Corée du Sud: un évêque catholique sur un pylône électrique

Il réclame le règlement d'un conflit social

Rome, (Zenit.org) | 838 clics

Un évêque sud-coréen fait un coup de force médiatique et un exploit pour tenter de résoudre un conflit social, rapporte "Eglises d'Asie" (EDA), l'agence des missions étrangères de Paris.

Mgr Lee Yong-hun (Ri Iong-hoon), évêque catholique du diocèse de Suwon et président du Comité ‘Justice et Paix’ de l’épiscopat sud-coréen, est monté, en compagnie d’un de ses prêtres, sur la plateforme située à mi-hauteur d’un pylône supportant une ligne électrique à haute tension.

L’évêque ne montait pas pour un coup d’éclat, mais par sollicitude envers deux anciens employés – Han Sang-gyun, 52 ans, et Bok Gi-seong, 37 ans – du constructeur automobile Ssangyong Motors retranchés là depuis 126 jours. Mgr Lee avait pour but de les convaincre de descendre, les assurant que seule une issue négociée pouvait mettre fin au conflit social dans lequel ils sont impliqués et qui dure depuis quatre déjà.

A sa descente du pylône, Mgr Lee a déclaré être très inquiet pour la santé des deux hommes : « Après trois mois passés là-haut [au cœur du glacial hiver coréen], ils ne sont pas en bon état. Si un dialogue s’engage, ils ont promis de descendre. L’Eglise fera tout son possible pour y contribuer. »

Évoquant le conflit social de l’usine Ssangyong, l’évêque a ajouté : « Le moral des salariés, de leurs familles, des ex-employés est au plus bas. A ce jour, ce conflit social a causé la mort de 24 personnes et on ne peut accepter qu’il y ait de nouvelles victimes. La société doit s’impliquer pour lui trouver une issue. »

L’affaire de Ssangyong dure depuis avril 2009, lorsque le principal actionnaire chinois du constructeur automobile a refusé de réinvestir dans l’entreprise. La direction de l’usine de Pyongtaek avait alors annoncé le licenciement de 2 645 personnes, soit 37 % des effectifs, mesure qui a provoqué de lourds affrontements entre syndicats et police durant plusieurs mois.

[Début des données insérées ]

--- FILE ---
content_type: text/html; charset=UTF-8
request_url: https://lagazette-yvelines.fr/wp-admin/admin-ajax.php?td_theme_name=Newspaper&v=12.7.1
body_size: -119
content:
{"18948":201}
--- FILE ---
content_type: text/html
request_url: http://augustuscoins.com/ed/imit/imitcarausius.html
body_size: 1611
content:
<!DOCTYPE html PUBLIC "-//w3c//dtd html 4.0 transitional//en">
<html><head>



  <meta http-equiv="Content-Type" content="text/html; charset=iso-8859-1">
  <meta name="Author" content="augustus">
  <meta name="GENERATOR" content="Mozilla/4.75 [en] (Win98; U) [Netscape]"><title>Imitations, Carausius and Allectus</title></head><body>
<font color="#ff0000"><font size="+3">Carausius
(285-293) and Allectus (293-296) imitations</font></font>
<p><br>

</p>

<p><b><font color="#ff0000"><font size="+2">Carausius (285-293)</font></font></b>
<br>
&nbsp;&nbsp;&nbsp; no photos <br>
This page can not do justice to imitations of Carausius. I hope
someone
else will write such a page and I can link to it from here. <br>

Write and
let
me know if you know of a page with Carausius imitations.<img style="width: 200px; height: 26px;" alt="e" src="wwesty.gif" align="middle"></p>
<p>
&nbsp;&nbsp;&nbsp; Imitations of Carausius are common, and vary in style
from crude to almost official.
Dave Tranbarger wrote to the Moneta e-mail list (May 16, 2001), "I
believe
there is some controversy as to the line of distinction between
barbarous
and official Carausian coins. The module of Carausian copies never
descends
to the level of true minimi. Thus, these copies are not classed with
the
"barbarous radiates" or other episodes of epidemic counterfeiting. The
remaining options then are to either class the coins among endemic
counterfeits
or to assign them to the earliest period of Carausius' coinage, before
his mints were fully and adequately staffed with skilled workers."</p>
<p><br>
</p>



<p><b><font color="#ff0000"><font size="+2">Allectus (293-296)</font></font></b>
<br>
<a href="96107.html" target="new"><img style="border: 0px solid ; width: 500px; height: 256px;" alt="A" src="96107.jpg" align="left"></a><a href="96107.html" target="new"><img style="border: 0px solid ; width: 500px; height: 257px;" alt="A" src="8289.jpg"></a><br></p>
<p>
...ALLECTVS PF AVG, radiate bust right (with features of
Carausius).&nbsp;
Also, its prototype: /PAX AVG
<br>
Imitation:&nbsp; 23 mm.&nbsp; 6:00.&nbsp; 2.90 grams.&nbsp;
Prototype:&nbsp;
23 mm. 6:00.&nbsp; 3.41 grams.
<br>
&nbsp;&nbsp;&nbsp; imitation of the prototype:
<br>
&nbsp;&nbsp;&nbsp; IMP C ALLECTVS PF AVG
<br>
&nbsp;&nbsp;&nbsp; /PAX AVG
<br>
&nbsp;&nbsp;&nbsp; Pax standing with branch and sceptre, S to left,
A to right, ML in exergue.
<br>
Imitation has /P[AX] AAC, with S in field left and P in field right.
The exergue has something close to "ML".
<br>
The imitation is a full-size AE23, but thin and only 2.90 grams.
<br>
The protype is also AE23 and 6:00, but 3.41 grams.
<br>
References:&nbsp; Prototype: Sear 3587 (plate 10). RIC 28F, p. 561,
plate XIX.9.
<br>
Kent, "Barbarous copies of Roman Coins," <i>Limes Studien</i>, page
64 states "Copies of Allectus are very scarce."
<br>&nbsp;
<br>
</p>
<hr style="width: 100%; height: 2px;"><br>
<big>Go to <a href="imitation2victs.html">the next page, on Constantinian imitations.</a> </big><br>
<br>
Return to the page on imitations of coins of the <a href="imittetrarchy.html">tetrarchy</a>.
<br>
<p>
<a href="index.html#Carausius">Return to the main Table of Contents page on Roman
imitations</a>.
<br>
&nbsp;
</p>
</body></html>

Rachetée plus tard par le groupe indien Mahindra, l’usine a recommencé à tourner, mais, à l’exception de 455 anciens salariés placés en congé sans solde, les promesses de réintégration des employés licenciés – et notamment des syndicalistes – n’ont pas été tenues. Pour les ouvriers licenciés, le fait d’avoir été mis à la porte de Ssangyong a suffi à les placer, aux yeux de futurs éventuels employeurs, dans la catégorie des éléments perturbateurs et l’impossibilité de retrouver un travail a poussé 24 d’entre eux et de leurs proches au suicide.

Les religions ont déjà lancé des appels pour résoudre cette situation (cf. Zenit du 22 mai 2012).

Ce 25 mars, après la visite de Mgr Lee aux deux syndicalistes sur leur plateforme, l’évêque auxiliaire de Suwon, Mgr Lee Seong-hyo, a célébré une messe en plein air au pied du pylône, entouré de quelque 700 personnes. Les intentions de prière ont évoqué la nécessité de réintégrer les employés licenciés, de créer une réponse gouvernementale aux licenciements massifs, d’empêcher la judiciarisation des conflits sociaux et de mettre fin aux saisies frappant les biens des ex-salariés réduits à la pauvreté.

Le 31 mars prochain, pour le dimanche de Pâques, le pasteur Son Dal-ik, de l’Assemblée générale de l’Eglise presbytérienne de Corée, célébrera un service religieux à Séoul, à Daehanmun, devant le mémorial improvisé en mémoire des victimes du conflit Ssangyong.